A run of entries
— BEGIN —

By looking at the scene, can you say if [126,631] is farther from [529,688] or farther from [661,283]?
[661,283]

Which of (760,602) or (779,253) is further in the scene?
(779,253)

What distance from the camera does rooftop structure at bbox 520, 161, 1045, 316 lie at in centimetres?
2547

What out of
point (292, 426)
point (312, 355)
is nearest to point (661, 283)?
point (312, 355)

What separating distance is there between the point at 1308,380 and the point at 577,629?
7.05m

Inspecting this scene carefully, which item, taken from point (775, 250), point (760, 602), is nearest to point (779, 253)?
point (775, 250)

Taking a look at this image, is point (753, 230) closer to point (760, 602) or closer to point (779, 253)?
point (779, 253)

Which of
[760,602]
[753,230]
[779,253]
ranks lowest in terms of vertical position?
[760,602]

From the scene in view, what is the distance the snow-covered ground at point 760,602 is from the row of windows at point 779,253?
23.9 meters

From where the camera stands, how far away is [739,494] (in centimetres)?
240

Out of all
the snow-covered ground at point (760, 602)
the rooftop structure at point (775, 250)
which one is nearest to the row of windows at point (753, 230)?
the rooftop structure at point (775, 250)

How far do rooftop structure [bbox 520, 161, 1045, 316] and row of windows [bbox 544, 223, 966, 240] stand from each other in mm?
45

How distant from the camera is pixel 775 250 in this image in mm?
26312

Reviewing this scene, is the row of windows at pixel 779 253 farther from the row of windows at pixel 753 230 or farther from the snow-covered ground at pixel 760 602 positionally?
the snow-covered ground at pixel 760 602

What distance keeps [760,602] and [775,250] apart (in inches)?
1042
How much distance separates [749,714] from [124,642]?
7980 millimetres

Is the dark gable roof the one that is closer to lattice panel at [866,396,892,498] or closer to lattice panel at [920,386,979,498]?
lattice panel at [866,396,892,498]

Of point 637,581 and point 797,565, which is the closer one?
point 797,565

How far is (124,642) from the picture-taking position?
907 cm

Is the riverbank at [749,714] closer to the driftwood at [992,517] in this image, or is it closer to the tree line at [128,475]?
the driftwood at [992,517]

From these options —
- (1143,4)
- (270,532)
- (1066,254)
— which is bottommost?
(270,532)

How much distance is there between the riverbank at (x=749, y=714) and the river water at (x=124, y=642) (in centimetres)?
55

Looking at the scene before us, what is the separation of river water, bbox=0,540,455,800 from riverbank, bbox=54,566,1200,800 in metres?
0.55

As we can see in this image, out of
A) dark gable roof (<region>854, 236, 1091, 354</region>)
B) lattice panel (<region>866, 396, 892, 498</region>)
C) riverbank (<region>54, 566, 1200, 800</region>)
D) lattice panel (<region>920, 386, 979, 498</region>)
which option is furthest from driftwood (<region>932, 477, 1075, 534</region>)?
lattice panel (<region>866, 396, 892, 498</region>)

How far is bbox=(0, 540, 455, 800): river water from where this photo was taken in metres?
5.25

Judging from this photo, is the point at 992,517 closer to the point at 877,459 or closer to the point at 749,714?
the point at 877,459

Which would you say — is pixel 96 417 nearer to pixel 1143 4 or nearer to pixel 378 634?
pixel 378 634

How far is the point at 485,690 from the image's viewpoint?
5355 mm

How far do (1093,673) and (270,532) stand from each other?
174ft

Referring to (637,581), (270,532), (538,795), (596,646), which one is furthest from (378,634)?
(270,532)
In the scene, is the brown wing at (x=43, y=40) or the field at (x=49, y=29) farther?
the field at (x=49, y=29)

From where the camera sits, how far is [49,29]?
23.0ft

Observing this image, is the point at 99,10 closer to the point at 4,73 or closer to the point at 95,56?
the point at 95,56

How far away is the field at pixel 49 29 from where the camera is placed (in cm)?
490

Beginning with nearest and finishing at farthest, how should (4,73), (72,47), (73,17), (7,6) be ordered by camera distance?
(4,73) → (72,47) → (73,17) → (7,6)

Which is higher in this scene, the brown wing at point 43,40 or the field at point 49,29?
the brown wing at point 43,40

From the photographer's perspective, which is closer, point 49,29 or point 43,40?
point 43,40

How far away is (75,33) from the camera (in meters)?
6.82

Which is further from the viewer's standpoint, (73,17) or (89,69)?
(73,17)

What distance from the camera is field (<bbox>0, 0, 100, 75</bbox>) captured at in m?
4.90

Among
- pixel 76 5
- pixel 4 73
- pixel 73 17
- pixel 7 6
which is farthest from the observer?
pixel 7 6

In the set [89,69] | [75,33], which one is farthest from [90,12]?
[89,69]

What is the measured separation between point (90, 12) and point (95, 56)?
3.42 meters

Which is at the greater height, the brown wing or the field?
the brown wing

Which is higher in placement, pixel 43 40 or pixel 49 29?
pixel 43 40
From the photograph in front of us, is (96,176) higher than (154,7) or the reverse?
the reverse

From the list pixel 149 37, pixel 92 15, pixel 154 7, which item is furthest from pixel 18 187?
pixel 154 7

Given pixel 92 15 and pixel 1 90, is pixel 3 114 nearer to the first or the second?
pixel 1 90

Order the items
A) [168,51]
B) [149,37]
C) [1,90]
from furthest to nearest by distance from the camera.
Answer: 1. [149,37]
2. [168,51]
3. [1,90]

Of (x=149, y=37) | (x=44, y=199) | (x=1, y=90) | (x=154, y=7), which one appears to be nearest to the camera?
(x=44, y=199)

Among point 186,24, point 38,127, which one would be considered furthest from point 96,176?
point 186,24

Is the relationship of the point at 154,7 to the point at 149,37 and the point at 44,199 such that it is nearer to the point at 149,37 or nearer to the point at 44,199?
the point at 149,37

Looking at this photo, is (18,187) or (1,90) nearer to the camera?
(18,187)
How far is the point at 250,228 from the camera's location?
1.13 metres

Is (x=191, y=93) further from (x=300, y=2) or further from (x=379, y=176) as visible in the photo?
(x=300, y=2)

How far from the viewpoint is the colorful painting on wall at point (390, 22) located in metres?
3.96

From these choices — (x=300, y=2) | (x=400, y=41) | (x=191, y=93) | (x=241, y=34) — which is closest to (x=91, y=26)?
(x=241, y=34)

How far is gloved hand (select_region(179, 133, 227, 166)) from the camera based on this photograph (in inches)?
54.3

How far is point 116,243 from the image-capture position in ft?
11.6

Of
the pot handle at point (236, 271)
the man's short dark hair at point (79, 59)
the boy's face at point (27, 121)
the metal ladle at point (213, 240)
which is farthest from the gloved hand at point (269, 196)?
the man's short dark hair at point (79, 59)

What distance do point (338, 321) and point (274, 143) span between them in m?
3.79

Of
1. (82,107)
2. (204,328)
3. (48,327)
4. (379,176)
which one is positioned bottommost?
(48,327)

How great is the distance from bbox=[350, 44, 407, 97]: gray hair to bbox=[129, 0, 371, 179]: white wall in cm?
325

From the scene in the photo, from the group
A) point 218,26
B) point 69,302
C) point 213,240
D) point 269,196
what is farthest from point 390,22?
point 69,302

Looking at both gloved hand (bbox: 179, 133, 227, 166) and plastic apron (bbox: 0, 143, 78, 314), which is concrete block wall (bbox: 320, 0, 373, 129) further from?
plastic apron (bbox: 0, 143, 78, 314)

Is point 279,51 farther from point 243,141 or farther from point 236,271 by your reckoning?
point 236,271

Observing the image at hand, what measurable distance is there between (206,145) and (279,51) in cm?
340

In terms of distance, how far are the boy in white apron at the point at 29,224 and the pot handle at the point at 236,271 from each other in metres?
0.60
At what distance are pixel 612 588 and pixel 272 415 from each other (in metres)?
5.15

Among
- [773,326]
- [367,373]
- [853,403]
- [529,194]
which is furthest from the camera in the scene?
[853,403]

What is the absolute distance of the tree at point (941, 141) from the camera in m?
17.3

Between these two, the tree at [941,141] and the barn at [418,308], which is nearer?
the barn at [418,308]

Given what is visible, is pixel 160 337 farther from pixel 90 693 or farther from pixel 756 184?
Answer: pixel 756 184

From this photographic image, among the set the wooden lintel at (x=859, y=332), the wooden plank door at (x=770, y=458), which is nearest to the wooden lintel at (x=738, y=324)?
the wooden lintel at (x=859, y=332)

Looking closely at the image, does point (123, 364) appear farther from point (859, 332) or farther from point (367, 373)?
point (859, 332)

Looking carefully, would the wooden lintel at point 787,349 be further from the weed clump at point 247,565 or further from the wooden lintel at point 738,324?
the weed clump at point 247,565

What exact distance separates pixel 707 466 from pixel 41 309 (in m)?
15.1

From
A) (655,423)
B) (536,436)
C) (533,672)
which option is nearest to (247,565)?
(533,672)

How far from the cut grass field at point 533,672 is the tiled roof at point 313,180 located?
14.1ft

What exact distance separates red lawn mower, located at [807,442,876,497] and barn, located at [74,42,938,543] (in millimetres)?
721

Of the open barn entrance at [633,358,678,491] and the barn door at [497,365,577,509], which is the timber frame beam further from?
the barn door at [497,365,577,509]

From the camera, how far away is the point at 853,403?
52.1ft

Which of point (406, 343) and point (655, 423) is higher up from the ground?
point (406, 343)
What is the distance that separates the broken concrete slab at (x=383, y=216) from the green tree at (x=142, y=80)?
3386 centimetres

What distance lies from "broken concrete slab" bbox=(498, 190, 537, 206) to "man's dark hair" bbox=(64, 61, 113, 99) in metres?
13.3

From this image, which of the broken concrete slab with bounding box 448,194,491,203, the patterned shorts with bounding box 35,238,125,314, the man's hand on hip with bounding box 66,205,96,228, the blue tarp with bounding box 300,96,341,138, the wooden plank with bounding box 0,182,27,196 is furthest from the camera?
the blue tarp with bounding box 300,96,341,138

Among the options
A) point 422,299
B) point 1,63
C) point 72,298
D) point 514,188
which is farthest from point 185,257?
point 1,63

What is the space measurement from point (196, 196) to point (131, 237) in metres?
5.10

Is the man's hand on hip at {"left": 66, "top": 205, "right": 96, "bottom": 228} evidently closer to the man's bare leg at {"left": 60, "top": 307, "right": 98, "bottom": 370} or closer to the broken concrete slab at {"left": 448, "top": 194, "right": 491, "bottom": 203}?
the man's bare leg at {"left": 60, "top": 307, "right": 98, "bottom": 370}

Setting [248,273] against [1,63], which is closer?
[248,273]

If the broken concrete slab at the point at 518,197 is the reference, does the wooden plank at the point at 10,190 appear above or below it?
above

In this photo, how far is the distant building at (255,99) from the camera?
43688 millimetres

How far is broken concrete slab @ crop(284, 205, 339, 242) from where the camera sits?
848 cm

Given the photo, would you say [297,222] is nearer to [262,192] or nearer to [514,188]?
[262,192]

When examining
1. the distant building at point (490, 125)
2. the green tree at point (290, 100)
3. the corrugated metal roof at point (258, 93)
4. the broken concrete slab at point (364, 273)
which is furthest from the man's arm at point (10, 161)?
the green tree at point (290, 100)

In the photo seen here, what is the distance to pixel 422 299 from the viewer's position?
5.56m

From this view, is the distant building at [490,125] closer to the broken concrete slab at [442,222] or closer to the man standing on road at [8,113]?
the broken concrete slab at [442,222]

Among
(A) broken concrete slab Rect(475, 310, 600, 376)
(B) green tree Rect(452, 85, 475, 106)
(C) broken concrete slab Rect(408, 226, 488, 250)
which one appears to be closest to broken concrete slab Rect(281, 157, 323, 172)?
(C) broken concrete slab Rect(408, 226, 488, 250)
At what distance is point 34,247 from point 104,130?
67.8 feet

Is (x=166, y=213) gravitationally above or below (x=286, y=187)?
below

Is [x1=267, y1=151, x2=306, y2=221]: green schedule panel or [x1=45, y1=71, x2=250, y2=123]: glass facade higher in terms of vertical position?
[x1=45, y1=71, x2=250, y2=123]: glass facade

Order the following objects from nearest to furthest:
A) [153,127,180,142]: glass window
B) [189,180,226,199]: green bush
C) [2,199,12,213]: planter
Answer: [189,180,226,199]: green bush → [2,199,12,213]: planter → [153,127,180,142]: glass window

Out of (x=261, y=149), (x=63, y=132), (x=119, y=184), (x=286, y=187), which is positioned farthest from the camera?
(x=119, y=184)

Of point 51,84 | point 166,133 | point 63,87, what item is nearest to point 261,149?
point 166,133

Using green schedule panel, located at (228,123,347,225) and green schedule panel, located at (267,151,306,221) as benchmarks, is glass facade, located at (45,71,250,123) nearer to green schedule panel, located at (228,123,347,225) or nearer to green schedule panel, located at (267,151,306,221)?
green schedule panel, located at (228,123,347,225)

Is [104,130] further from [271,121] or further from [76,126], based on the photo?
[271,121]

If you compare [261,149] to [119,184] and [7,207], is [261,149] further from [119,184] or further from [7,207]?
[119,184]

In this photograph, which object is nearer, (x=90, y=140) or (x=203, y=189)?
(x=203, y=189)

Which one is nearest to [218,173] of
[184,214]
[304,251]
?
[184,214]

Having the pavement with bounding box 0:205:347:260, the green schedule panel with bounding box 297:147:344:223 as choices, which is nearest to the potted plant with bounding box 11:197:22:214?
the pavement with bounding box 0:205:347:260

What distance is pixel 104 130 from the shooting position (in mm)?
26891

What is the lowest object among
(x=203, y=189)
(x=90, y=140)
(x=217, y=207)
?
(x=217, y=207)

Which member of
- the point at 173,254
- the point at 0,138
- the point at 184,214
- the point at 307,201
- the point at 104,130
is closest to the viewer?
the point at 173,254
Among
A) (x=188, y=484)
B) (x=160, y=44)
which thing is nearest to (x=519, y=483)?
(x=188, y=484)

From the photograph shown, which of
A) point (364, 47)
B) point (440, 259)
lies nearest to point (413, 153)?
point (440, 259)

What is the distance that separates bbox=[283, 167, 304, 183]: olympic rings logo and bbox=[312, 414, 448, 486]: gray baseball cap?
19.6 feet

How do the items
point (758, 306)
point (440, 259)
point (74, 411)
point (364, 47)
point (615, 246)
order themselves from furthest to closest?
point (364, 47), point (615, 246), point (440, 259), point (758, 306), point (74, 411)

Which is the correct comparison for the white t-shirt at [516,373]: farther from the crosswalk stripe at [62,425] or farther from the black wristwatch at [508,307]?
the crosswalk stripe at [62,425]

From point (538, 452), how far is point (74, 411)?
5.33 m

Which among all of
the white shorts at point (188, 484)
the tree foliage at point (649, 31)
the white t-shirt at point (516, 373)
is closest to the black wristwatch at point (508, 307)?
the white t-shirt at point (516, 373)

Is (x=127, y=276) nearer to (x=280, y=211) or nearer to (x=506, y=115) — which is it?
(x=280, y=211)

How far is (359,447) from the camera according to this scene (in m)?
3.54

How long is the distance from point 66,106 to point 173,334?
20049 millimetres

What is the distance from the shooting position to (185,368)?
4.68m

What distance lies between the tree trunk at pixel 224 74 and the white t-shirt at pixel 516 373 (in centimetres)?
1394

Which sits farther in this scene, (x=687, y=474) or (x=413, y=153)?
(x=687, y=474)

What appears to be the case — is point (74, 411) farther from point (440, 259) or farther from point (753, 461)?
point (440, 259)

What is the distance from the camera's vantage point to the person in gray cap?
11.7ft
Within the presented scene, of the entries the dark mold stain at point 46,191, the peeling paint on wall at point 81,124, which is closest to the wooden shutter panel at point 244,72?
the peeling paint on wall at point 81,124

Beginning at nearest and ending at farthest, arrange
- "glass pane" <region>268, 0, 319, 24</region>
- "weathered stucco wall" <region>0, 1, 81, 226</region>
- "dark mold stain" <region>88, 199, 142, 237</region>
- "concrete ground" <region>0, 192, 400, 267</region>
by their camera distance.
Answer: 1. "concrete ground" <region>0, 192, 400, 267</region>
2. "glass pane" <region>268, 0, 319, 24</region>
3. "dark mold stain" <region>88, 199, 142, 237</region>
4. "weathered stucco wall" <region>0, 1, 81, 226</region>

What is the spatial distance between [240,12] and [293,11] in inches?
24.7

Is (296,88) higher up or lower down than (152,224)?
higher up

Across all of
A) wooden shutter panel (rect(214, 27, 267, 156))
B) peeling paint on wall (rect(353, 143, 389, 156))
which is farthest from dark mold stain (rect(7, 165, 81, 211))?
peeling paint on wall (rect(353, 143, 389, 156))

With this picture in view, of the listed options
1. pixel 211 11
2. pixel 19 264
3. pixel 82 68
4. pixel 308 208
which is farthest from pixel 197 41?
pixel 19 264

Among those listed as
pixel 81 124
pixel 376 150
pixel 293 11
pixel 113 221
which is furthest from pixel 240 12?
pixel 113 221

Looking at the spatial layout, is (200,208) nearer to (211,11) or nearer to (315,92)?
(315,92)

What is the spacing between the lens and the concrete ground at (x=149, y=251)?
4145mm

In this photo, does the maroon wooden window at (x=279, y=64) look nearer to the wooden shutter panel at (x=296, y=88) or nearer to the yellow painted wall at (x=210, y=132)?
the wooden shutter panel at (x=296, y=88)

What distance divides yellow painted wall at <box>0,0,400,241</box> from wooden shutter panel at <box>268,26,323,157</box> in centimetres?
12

— END —

_Exercise brief_. Edit the entries from the line that contains "Between these two, the" down to the line that contains "Answer: pixel 756 184" by changing "tree" to "oak", and return only those lines with everything else left as it is.

_Expected answer_.
Between these two, the oak at [941,141] and the barn at [418,308], which is nearer?
the barn at [418,308]

Given what is visible, is pixel 160 337 farther from pixel 90 693 or farther from pixel 756 184?
Answer: pixel 756 184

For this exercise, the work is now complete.